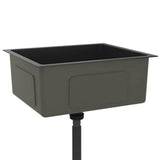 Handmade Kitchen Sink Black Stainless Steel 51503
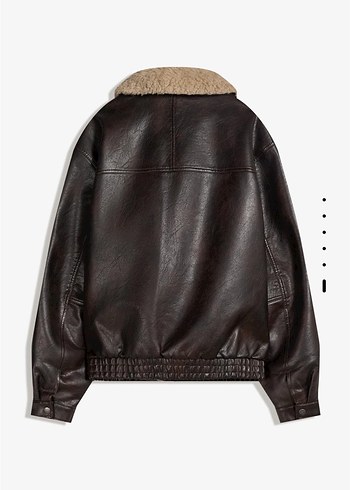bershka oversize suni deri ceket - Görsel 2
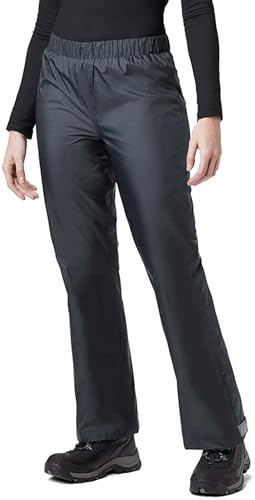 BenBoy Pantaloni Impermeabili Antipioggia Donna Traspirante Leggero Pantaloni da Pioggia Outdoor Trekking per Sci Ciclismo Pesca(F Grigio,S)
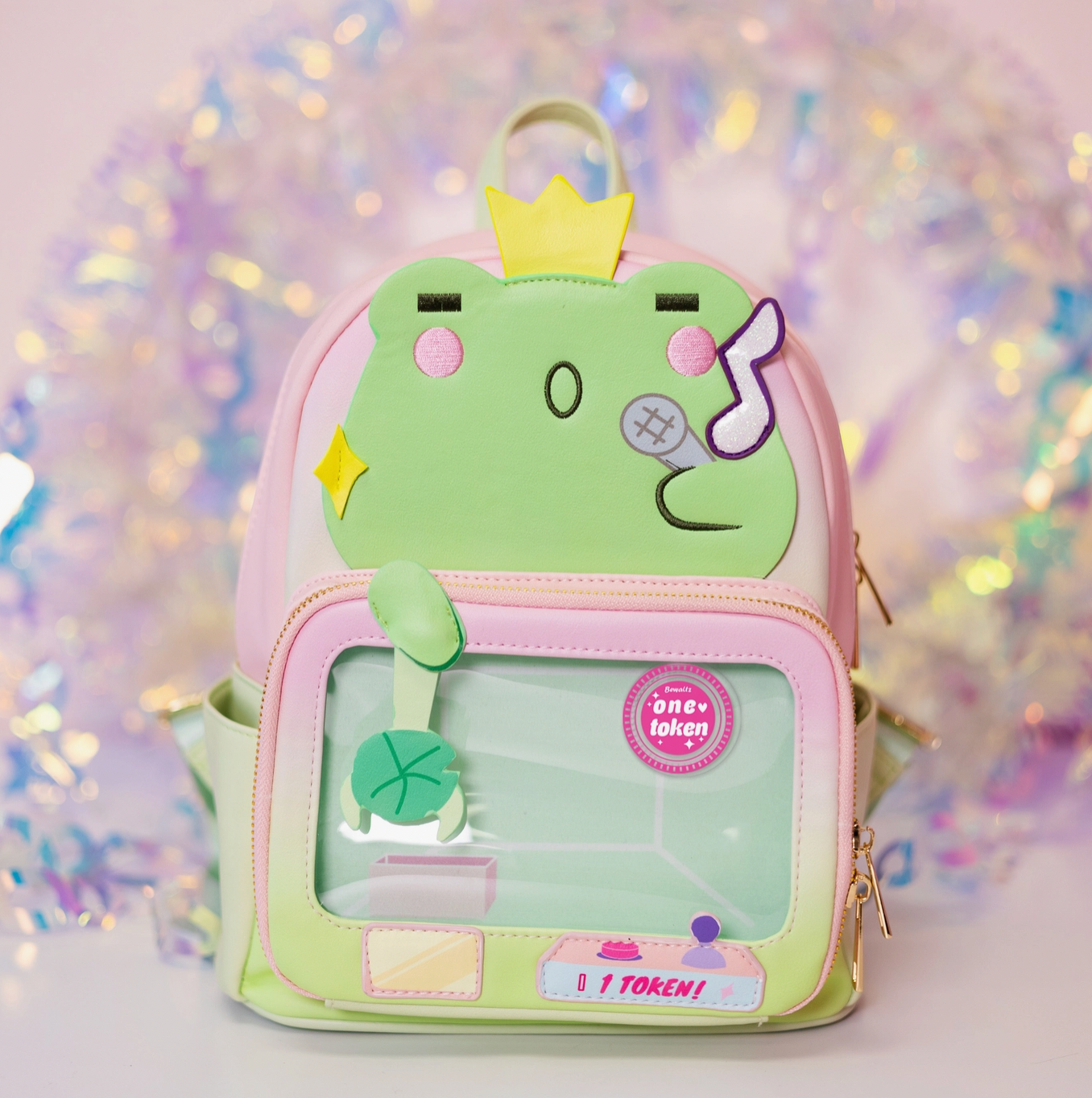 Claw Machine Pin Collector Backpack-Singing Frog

------------------------------------

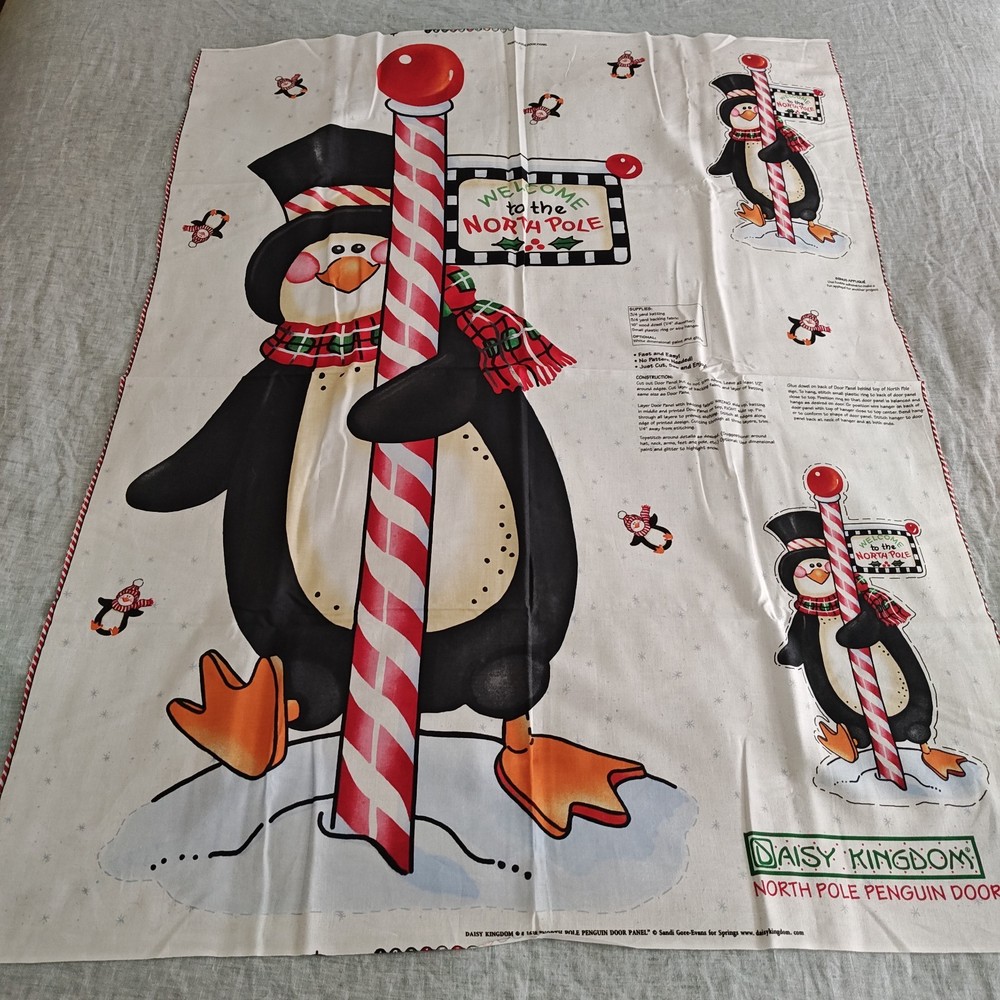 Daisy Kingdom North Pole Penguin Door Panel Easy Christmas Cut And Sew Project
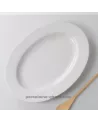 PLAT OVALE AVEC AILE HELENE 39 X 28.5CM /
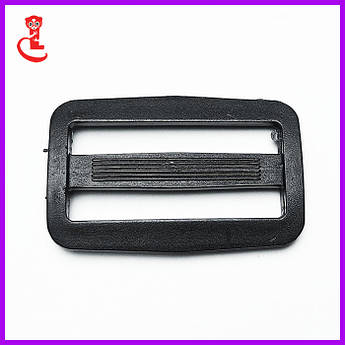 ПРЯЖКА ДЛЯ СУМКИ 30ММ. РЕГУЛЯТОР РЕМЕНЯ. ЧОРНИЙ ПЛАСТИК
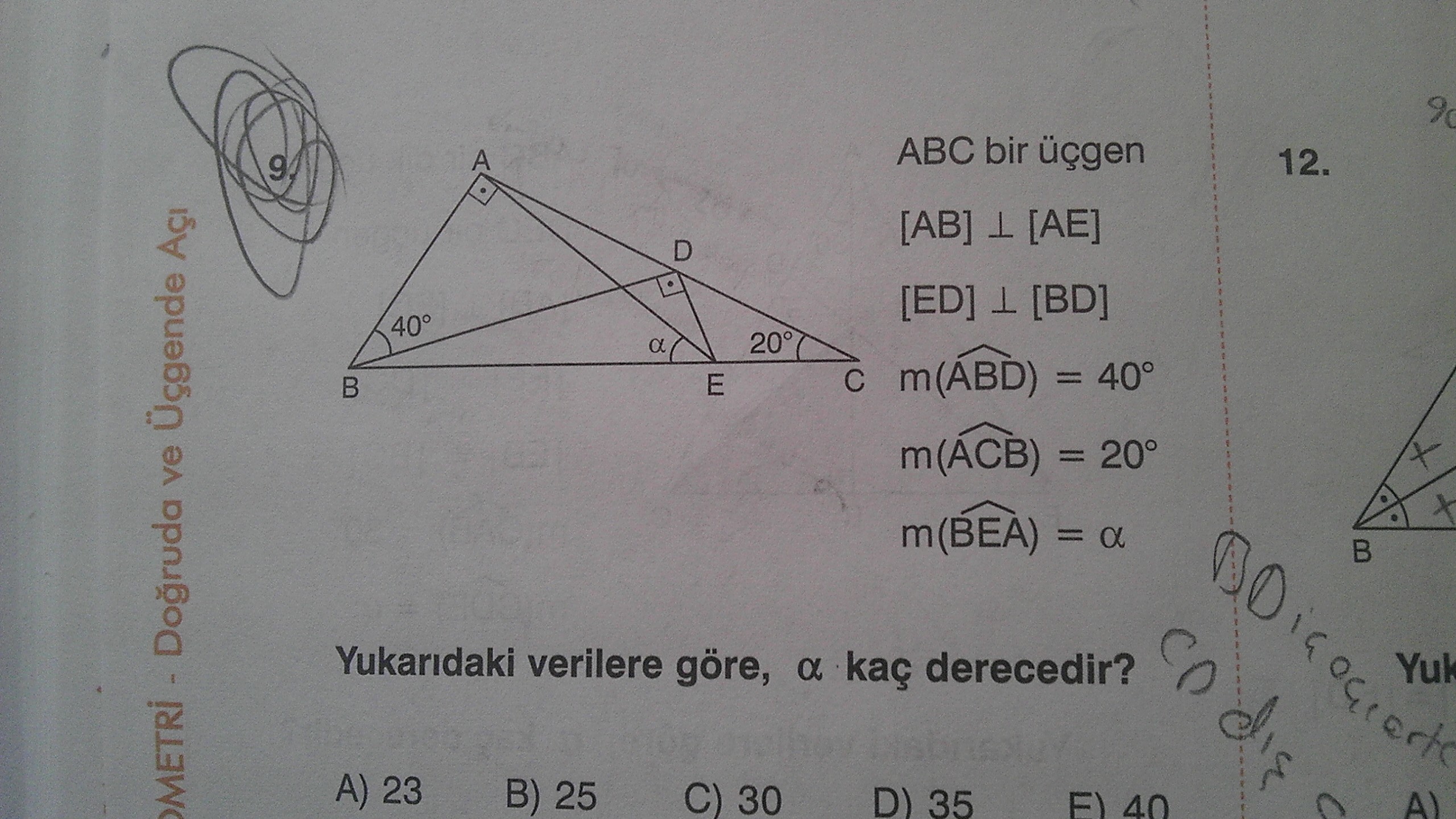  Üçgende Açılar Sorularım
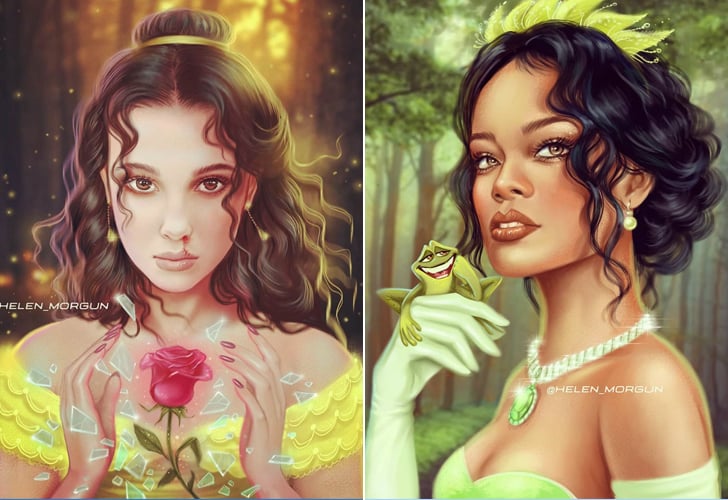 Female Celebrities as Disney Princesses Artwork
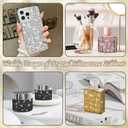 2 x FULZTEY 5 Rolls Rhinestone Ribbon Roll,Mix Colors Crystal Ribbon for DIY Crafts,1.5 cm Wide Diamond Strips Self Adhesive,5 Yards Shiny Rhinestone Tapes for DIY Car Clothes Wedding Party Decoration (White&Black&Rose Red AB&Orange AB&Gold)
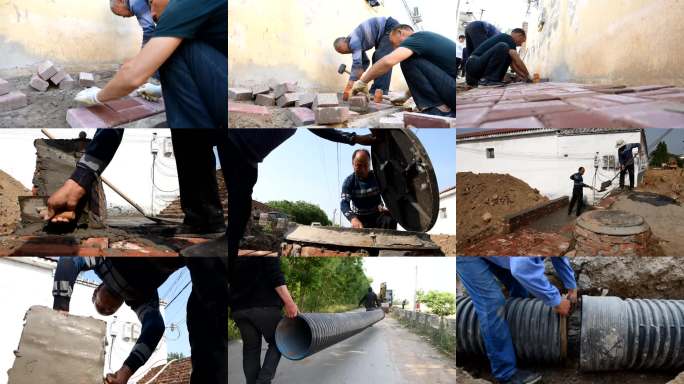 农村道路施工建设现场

------------------------------------

● TASK DIRECTIONS
Print nothing but the lines above starting with the line that contains "Handmade Kitchen Sink" and going on through the line that contains "Claw Machine Pin". Leave out the pictures.

● ANSWER TO THIS TASK
 Handmade Kitchen Sink Black Stainless Steel 51503
bershka oversize suni deri ceket - Görsel 2
 BenBoy Pantaloni Impermeabili Antipioggia Donna Traspirante Leggero Pantaloni da Pioggia Outdoor Trekking per Sci Ciclismo Pesca(F Grigio,S)
 Claw Machine Pin Collector Backpack-Singing Frog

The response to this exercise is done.